**TASK DATA:**
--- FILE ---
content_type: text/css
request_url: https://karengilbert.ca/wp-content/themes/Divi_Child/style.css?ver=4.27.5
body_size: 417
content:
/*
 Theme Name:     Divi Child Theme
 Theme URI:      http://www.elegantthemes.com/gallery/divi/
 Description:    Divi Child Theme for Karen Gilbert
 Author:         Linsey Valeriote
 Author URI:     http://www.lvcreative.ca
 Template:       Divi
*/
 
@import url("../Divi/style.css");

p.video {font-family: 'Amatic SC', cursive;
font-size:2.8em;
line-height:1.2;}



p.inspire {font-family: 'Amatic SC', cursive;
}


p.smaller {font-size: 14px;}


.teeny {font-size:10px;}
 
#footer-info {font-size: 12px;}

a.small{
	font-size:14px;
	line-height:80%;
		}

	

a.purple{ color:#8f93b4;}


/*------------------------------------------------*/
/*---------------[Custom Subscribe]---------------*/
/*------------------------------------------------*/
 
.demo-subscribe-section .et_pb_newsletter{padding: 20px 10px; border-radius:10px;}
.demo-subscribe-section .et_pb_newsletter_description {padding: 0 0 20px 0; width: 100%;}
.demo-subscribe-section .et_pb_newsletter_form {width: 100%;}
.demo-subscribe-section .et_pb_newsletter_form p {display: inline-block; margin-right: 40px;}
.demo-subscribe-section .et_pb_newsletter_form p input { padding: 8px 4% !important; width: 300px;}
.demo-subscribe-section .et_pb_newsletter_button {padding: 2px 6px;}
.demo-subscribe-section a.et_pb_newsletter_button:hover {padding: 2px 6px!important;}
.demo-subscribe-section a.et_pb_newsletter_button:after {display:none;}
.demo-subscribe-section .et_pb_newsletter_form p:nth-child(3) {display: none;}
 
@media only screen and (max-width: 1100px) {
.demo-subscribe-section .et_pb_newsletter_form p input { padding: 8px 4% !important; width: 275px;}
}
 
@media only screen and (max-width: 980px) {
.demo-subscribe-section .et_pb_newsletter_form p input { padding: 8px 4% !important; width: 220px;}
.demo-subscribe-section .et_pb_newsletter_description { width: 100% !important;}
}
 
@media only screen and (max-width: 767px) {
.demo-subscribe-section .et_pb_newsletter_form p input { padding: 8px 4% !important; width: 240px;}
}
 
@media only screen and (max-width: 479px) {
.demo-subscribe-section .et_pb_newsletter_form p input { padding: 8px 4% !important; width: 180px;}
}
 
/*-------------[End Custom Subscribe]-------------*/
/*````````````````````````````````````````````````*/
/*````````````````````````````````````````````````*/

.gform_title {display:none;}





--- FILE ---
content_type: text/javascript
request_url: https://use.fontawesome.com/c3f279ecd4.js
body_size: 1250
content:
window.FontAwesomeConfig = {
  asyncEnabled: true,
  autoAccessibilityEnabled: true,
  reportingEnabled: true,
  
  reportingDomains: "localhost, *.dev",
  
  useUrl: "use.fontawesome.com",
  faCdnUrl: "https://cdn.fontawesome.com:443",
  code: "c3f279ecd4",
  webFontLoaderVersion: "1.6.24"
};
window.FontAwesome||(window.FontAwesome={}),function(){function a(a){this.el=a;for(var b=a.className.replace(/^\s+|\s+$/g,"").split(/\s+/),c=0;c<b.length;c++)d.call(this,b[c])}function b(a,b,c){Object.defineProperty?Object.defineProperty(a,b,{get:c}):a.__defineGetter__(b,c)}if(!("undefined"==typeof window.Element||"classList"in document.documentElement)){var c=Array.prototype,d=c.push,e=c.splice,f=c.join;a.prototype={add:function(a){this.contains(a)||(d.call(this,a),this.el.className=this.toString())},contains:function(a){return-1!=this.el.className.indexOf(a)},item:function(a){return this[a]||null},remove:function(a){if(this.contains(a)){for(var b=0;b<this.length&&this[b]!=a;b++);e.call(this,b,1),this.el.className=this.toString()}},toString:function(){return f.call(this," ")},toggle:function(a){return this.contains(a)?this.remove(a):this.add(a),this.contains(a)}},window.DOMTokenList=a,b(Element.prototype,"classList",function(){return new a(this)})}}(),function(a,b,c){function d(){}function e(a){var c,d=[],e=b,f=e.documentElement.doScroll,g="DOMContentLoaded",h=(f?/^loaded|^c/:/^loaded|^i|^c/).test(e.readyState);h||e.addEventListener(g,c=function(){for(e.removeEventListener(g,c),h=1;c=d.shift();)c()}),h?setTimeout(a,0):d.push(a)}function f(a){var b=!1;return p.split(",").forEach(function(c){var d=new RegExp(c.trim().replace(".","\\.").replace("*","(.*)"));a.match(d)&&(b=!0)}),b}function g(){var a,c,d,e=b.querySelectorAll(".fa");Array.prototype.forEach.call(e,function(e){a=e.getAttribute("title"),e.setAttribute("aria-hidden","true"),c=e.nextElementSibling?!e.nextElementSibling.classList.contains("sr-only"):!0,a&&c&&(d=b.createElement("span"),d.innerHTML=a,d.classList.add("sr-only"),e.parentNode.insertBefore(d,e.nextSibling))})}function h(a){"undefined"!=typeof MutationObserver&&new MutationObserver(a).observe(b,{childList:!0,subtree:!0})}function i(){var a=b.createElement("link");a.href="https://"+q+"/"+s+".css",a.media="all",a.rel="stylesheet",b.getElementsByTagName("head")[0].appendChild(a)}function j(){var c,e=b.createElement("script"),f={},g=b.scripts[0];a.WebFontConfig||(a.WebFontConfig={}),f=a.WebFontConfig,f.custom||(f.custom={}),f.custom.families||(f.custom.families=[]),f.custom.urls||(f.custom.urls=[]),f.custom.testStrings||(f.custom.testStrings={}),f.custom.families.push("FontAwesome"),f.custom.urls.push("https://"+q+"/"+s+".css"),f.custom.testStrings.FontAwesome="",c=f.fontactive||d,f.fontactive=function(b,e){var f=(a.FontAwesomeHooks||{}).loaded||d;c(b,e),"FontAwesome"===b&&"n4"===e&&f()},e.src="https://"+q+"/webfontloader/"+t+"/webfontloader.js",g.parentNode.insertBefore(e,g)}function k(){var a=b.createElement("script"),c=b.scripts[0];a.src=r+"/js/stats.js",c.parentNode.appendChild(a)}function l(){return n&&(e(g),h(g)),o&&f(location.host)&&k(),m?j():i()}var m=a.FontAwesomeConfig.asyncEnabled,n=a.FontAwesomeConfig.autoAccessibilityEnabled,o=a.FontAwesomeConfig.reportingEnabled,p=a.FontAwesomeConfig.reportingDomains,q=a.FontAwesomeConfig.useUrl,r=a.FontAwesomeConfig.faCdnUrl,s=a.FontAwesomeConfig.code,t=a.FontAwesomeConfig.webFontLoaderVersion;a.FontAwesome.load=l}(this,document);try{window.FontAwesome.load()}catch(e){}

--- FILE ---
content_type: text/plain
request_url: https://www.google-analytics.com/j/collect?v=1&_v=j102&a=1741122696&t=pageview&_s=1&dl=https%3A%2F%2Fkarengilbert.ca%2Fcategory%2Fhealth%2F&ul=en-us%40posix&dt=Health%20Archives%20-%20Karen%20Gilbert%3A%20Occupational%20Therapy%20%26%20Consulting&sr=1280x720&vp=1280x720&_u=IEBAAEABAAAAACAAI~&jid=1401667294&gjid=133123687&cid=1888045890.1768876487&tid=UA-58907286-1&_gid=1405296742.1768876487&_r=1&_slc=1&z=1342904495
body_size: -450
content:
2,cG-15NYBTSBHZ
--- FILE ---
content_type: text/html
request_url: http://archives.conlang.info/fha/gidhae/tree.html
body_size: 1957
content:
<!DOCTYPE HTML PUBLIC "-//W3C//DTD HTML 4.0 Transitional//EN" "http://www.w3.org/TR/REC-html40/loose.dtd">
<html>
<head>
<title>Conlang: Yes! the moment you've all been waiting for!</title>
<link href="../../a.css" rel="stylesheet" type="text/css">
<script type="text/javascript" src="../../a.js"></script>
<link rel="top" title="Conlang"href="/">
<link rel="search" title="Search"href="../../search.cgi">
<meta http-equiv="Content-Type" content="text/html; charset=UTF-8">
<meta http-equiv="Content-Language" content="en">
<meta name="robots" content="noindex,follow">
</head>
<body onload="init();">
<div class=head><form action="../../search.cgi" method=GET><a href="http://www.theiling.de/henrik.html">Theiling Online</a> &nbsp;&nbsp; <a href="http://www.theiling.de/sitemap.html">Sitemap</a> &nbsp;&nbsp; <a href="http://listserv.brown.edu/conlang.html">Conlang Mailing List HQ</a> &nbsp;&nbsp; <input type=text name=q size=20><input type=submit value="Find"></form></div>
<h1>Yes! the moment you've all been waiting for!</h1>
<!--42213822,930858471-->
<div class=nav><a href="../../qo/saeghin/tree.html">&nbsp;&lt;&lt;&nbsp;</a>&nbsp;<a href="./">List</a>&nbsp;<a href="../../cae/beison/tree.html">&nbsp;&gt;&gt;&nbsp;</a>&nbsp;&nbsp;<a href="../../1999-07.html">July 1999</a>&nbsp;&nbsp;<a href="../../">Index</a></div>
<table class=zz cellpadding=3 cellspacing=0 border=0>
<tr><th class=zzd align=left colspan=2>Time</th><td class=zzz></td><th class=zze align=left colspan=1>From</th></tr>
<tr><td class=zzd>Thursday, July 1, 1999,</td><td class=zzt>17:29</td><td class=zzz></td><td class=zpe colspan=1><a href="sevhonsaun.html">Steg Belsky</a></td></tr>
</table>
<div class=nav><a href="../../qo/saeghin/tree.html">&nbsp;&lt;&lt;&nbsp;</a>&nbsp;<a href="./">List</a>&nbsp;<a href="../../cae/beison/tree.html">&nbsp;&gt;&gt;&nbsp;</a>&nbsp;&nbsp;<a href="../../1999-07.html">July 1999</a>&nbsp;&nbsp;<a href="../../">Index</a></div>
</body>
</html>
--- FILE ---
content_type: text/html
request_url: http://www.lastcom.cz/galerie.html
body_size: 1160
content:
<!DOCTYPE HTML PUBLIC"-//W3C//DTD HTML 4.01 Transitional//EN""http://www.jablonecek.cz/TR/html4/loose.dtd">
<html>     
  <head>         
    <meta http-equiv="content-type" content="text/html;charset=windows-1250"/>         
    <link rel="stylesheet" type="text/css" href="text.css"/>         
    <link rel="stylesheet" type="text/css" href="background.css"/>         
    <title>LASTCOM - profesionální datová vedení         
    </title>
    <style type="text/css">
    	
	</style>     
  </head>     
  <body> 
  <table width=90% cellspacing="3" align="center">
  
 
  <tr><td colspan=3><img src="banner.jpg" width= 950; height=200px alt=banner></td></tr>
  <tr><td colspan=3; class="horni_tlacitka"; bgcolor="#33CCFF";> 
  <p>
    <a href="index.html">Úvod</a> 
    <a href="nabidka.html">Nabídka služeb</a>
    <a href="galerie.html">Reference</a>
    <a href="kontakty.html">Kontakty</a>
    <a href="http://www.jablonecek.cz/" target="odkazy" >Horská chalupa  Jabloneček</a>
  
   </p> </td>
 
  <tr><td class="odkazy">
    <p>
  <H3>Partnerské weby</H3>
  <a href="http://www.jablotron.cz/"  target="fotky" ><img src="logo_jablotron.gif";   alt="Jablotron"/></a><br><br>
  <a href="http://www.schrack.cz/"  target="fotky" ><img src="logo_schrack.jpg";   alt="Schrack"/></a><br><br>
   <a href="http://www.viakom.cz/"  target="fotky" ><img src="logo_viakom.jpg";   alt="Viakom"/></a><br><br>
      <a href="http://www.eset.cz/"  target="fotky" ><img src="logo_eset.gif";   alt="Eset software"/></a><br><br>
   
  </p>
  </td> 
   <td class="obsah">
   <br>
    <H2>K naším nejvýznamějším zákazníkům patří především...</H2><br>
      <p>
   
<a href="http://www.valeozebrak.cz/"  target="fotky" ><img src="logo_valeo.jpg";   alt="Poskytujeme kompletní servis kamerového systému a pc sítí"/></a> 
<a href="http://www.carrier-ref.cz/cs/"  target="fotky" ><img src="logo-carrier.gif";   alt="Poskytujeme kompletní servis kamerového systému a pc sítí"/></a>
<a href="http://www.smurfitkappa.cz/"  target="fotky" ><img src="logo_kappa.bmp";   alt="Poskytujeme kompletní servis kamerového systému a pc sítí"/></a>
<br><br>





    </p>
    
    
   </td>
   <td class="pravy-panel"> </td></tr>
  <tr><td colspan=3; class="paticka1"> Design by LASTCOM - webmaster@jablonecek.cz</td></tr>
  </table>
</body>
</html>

**TO DO:** The answer must consist of every line in the records above that contains the word "none".

**SOLUTION FOR THIS PROBLEM:**
.demo-subscribe-section a.et_pb_newsletter_button:after {display:none;}
.demo-subscribe-section .et_pb_newsletter_form p:nth-child(3) {display: none;}
.gform_title {display:none;}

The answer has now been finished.